Это весьма лестное высказывание стало известно миссис Радклиф много позже, когда сатира давно уже была опубликована. Комплимент тем более ценен, что автор обычно проявлял строгость в суждениях, а кроме того, превосходно знал нравы и язык Италии, где разворачивается действие романов Радклиф.
Далее нужно заметить, что те же критики, которые насмехались над неестественностью и неправдоподобием романов писательницы, склонны были также умалять ее дар, ссылаясь на то, что перед ней стояла легкая задача. Искусство или талант, говорят они, здесь не нужны, поскольку все высокохудожественные, искусные описания, принадлежащие перу миссис Радклиф, возбуждают в конечном итоге того же рода — и даже менее сильные — интерес и чувства, что и обычные деревенские легенды о привидениях. Однако это критическое суждение обосновано не лучше, чем предыдущее. Да, чтобы возникли чувства напряженного ожидания и страха, характерные для ее романов, достаточно просто коснуться соответствующих пружин, которые, однако, при повторном использовании быстро изнашиваются и теряют силу. Вскоре читатели, подобно Макбету, пресыщаются ужасами и становятся безразличными даже к самым острым stimuli.[8] Величие и мощь таланта миссис Радклиф проявляются, следовательно, в том, что она способна заставить читателя три раза подряд с неослабным аппетитом приниматься за один и тот же пир, в то время как ее многочисленные подражатели с их бесконечными старыми замками, и лесами, и «antres dire»[9] безуспешно пытались привлечь внимание публики — пока не издал своего «Монаха» мистер Льюис (через несколько лет после того, как миссис Радклиф оставила перо).

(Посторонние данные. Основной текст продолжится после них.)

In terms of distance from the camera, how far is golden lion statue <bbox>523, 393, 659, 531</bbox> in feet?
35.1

Отбирая для своих прославленных романов материалы и выразительные средства, писательница никогда не упускала из виду главной цели: поразить читателя намеком на грозящую опасность, преступную тайну, потусторонние явления — словом, на некие ужасы в соединении с чудесами. С этой целью обстановка в ее романах обычно столь же мрачна, сколь и сюжет, а персонажи таковы, что от их хмурого взгляда мрак еще более сгущается. Миссис Радклиф почти везде (исключением была только ее первая книга) выбирала в качестве места действия юг Европы, где, как принято считать, человеческие страсти расцветают под щедрыми лучами солнца так же пышно, как местные сорные травы; там несть числа античным руинам, а также более монументальным развалинам времен Средневековья, там по-прежнему царят над душами ханжей и рабов феодальная тирания и католические суеверия, там надменным феодалам и еще более чванливым священникам дана власть, какая обычно не может не развратить сердце и не помутить разум. Умелый выбор обстановки придает правдоподобие событиям романа, которые на английской почве казались бы чересчур большим насилием над истиной. Но все же, даже со скидкой на чужие обычаи и нравы, нескончаемая череда напастей, которые обрушиваются на героиню, поражает нас своей неестественностью. Героиня постоянно борется с враждебными происками, которые увлекают и захлестывают ее, как бурный поток; если и попадаются в повествовании более радостные картины, то они даны для контраста, а отнюдь не с целью внести приятную перемену в печальный и мрачный ход событий.